▶ _Excerpted text_:

Section 2.11 Temporary Notes. Until definitive Notes are
---------------
prepared and ready for delivery, the Company may prepare and the Trustee
shall authenticate temporary Notes. Temporary Notes shall be
substantially in the form of definitive Notes but may have variations
that the Company considers appropriate for temporary Notes. Without
unreasonable delay, the Company shall prepare and the Trustee shall
authenticate definitive Notes in exchange for temporary Notes. Until
such exchange, temporary Notes shall be entitled to the same rights,
benefits and privileges as definitive Notes.
Section 2.12 Cancellation. The Company at any time may
------------
deliver Notes to the Trustee for cancellation. The Registrar and the
Paying Agent shall forward to the Trustee any Notes surrendered to them
for registration of transfer, exchange or payment. The Trustee, or at
the direction of the Trustee, the Registrar or the Paying Agent (other
than the Company or a Subsidiary of the Company), and no one else, shall
cancel and, unless otherwise directed in writing by the Company, shall
dispose of all Notes surrendered for transfer, exchange, payment or
cancellation in accordance with its usual procedures. Subject to
Section 2.08, the Company may not issue new Notes to replace Notes that
it has paid or delivered to the Trustee for cancellation. If the
Company shall acquire any of the Notes, such acquisition shall not
operate as a redemption or satisfaction of the Indebtedness represented
by such Notes unless and until the same are surrendered to the Trustee
for cancellation pursuant to this Section 2.12.
Section 2.13 Defaulted Interest. If the Company defaults on
------------------
a payment of interest on the Notes, it shall pay the defaulted interest,
plus (to the extent permitted by law) any interest payable on the
defaulted interest, in accordance with the terms hereof, to the Persons
who are Noteholders on a subsequent special record date, which date
shall be at least ten Business Days prior to the payment date. The
Company shall fix such special record date and payment date in a manner
satisfactory to the Trustee. At least 15 days before such special
record date, the Company
shall mail to each Noteholder a notice that states the special record
date, the payment date and the amount of defaulted interest, and
interest payable on such defaulted interest, if any, to be paid.

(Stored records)

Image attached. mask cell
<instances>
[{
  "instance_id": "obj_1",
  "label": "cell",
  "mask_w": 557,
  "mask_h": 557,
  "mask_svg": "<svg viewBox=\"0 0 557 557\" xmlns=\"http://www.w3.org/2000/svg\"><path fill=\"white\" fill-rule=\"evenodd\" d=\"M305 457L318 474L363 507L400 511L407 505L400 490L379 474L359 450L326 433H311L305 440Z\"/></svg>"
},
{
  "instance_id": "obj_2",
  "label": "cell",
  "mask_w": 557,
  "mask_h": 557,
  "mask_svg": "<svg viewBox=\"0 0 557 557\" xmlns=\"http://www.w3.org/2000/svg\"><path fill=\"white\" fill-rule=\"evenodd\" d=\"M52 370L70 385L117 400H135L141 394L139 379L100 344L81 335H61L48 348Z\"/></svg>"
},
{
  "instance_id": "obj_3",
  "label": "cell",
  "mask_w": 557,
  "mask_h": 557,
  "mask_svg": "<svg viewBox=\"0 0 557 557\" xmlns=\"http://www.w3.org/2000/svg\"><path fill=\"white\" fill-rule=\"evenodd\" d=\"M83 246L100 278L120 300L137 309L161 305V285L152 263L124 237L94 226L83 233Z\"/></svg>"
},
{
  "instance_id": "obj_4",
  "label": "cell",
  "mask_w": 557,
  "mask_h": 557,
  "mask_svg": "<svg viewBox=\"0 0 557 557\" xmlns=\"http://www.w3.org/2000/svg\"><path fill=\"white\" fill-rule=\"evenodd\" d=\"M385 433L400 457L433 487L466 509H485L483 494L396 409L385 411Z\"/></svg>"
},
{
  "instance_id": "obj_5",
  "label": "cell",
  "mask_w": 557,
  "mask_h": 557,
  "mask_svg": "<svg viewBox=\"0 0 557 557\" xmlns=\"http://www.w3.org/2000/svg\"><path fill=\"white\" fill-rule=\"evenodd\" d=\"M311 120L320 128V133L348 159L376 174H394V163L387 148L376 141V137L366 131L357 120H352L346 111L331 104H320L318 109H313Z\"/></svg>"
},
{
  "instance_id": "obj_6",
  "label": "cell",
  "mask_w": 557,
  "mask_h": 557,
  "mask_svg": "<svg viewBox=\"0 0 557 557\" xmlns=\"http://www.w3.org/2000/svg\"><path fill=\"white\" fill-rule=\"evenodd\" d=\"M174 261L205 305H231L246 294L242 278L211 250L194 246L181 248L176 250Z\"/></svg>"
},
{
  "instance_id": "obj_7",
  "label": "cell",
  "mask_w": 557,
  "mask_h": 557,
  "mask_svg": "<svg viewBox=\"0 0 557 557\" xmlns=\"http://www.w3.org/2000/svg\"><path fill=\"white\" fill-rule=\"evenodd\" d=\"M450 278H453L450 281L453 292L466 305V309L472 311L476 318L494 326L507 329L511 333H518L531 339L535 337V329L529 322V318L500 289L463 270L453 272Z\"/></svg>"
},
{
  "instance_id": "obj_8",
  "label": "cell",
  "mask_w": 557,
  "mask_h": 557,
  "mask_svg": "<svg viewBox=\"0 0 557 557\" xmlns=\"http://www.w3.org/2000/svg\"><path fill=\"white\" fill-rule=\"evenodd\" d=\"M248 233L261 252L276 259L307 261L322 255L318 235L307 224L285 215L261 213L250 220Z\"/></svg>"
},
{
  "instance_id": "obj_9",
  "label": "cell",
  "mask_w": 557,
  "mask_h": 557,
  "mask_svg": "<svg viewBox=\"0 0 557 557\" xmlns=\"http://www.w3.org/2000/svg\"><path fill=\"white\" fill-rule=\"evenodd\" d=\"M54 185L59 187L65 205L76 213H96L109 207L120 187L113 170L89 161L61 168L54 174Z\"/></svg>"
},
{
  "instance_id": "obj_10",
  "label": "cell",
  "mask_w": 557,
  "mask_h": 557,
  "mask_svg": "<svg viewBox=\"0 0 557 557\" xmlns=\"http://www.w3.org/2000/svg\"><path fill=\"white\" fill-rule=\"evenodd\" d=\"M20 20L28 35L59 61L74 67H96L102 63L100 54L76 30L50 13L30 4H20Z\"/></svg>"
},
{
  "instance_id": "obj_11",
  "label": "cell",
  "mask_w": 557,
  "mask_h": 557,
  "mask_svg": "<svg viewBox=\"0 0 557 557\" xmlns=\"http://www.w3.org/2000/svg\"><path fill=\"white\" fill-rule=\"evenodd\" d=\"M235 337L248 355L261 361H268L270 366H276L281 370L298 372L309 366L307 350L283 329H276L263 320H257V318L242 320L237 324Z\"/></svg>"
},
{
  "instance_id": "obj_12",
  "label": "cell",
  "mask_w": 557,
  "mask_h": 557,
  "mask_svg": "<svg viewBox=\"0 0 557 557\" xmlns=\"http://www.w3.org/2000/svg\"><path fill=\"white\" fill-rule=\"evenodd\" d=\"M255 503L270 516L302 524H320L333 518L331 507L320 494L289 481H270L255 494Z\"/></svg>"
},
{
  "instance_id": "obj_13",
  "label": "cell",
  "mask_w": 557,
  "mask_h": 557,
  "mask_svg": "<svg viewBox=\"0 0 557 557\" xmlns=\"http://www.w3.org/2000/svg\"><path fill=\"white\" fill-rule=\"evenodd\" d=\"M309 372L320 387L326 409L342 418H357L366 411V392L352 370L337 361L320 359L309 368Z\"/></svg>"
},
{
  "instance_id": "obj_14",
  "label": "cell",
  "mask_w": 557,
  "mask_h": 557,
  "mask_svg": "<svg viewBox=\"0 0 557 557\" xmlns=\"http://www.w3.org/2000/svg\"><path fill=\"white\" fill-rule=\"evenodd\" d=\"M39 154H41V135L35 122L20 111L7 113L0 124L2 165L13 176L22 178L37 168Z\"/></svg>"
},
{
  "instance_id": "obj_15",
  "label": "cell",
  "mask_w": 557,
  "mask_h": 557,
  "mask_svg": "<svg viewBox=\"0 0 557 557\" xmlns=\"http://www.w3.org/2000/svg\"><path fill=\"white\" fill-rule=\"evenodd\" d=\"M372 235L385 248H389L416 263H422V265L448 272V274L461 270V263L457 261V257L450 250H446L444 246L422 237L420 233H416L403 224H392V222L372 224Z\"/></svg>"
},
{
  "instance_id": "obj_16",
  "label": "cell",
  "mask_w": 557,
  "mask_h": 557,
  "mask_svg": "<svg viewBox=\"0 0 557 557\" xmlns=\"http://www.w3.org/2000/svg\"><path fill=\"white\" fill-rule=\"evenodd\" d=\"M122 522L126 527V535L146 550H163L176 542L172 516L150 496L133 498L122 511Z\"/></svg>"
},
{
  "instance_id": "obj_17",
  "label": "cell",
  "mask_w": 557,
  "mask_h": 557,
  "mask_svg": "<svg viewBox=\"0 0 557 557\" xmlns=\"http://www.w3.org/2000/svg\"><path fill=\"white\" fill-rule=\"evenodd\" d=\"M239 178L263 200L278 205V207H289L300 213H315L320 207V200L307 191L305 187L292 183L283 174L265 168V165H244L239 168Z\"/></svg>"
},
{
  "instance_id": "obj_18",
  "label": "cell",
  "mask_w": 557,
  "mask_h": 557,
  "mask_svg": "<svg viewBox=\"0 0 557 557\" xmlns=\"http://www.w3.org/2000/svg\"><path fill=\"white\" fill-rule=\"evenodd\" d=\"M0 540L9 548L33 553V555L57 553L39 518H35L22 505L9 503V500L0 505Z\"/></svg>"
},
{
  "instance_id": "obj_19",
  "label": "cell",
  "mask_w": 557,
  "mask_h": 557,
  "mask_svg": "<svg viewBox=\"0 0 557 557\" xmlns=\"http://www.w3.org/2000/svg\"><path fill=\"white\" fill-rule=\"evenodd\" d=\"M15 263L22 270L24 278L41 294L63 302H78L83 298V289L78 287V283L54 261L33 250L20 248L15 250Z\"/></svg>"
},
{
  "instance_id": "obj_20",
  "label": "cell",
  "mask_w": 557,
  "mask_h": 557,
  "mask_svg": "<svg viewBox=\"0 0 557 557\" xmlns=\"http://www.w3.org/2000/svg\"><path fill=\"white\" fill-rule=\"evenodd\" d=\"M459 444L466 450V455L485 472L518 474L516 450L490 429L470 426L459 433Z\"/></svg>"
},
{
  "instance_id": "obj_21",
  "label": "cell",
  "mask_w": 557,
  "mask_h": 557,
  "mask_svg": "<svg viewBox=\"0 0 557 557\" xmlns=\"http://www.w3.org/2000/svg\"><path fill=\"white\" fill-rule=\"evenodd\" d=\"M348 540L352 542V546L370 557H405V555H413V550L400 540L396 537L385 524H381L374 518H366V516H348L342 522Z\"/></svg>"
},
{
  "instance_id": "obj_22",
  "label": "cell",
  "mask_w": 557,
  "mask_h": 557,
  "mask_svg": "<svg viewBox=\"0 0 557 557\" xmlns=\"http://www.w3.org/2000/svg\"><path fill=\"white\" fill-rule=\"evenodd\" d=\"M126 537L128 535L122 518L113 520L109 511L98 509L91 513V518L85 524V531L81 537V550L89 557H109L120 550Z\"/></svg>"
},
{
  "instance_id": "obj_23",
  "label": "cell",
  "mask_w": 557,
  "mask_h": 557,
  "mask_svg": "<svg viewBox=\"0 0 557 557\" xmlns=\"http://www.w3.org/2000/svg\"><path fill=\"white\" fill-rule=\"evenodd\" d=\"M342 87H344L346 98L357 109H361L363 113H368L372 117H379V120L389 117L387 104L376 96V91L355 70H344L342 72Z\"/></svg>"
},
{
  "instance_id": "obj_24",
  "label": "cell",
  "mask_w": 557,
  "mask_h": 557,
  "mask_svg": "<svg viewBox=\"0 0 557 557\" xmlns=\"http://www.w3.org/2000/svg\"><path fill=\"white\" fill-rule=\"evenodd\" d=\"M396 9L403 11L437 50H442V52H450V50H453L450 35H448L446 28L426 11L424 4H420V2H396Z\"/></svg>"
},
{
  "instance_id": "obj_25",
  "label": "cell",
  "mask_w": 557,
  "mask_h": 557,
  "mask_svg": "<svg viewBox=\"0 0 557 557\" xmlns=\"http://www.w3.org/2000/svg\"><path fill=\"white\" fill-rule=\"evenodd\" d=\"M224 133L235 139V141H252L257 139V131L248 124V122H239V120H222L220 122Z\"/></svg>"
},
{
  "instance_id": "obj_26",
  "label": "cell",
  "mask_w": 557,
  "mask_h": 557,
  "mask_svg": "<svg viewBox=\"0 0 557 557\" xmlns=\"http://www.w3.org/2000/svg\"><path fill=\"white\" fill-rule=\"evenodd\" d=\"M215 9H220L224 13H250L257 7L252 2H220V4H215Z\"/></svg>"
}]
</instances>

▶ _Exercise instructions_:
Determine whether each statement below agrees with the indenture excerpt above, giving yes or no and quoting the words that decide it: (a) only the Trustee may cancel surrendered Notes; (b) temporary Notes carry the same rights as definitive Notes until they are exchanged; (c) the special record date for defaulted interest must fall at least 15 days before the payment date.

▶ _Solution to the exercise_:
(a) No: "The Trustee, or at the direction of the Trustee, the Registrar or the Paying Agent (other than the Company or a Subsidiary of the Company), and no one else, shall cancel"
(b) Yes: "Until such exchange, temporary Notes shall be entitled to the same rights, benefits and privileges as definitive Notes."
(c) No: "which date shall be at least ten Business Days prior to the payment date"